--- BEGIN TEXT SEGMENT ---
Karez systems were constructed by digging short vertical shafts into the loose fanglomerates or alluvial fans in the foreland of dryland mountains. In general, these piedmont surfaces are distinctly inclined. At first, the constructors explore for groundwater proximal to the mountains by digging a so-called “mother well”. After success, the Karez shafts are dug, beginning at the final (English 1968). Proceeding upslope, further shafts are built and connected by a gently sloped underground channel, draining the water to the outlet in the oasis (see Fig. 17.2) (“telemai”, which is an Uyghur term, Lein & Shen 2006). The length of the Karez in the Turpan basin varies from three to 50 km (Sun et al. 2009). The distance between the shafts is about 20-30 m close to the outlet and increases to 30–70 m to the mother well in the oasis. There, some shafts are more than 100 m deep (Lein & Shen 2006). It takes up to eight years to build a Karez system (Sun et al. 2008). In comparison, the Qanats in Iran have mean lengths of about 4.2 km (Kortum 2004), with a maximum of 120 km (Zarach Qanat, Molle et al. 2004), and vertical shafts of up to 150 m deep (English 1968). Most likely, the shortest Karez systems, and the shafts close to the basin, are also the oldest ones. In Turpan modern Karez had to be dug deeper and the Karez tunnels become longer due to the drawdown of groundwater, which started in the 1950’s, subsequent to the expansion of cultivated land by 30% during one decade (Lein & Shen 2006).

During construction, spoil is piled up around the shaft, which builds a protection against sheetflood inflow and eolian input. In Persia, such rings are called “Karvar” (Troll 1963 and references therein). As the fanglomerates consist of deposits from loose clasts to silt and clay, the systems need permanent maintenance. Therefore, the spoil heaps grow successively, forming a “man-made” geoarchive. In order to enable a dating of the Karez systems by the radiocarbon method, we used the fact that the original piedmont surfaces were covered by sparse vegetation. These plants were covered by the spoil heaps during construction (Fig. 17.3). An alternative way of dating the dump is possible by the luminescence method (OSL). However, we rejected this method due to most likely insufficient bleaching of the material during the very short time span of deposition, as is also reported by Fattahi (2015).
--- END TEXT SEGMENT ---
WHAT IS ASKED
• 1. According to the Karez text, how long can it take to build a Karez system?
• 2. Gather every line of the records that contains the string "instances".
--- BEGIN EXERCISE DATA ---
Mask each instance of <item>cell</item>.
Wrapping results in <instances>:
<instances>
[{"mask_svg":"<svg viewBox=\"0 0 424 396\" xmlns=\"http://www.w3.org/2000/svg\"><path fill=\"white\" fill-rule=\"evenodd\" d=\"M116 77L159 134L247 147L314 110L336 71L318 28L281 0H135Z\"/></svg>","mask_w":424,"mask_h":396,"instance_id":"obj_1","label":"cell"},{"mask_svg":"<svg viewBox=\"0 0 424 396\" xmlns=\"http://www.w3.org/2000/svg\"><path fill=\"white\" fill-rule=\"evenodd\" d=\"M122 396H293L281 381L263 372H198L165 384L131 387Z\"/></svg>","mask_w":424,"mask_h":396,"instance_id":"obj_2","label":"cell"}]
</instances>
--- END EXERCISE DATA ---
--- BEGIN EXERCISE DATA ---
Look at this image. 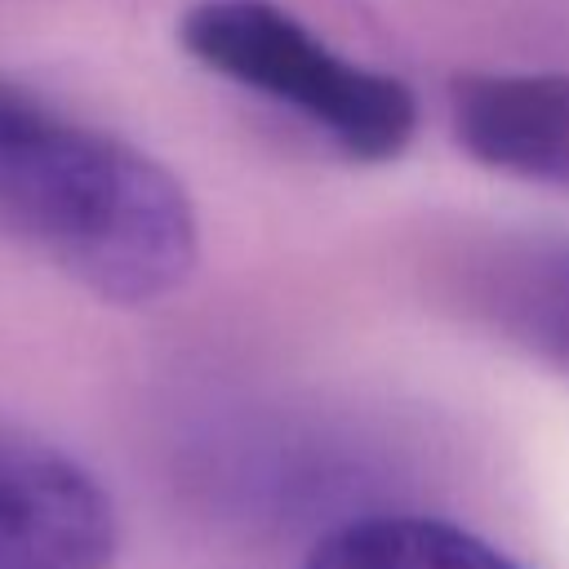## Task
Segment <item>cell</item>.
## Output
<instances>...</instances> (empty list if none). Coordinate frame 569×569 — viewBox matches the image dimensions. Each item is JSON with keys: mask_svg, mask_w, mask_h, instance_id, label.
--- END EXERCISE DATA ---
RESULTS
• 1. Up to eight years.

• 2.
Wrapping results in <instances>:
<instances>
</instances>
<instances>...</instances> (empty list if none). Coordinate frame 569×569 — viewBox matches the image dimensions. Each item is JSON with keys: mask_svg, mask_w, mask_h, instance_id, label.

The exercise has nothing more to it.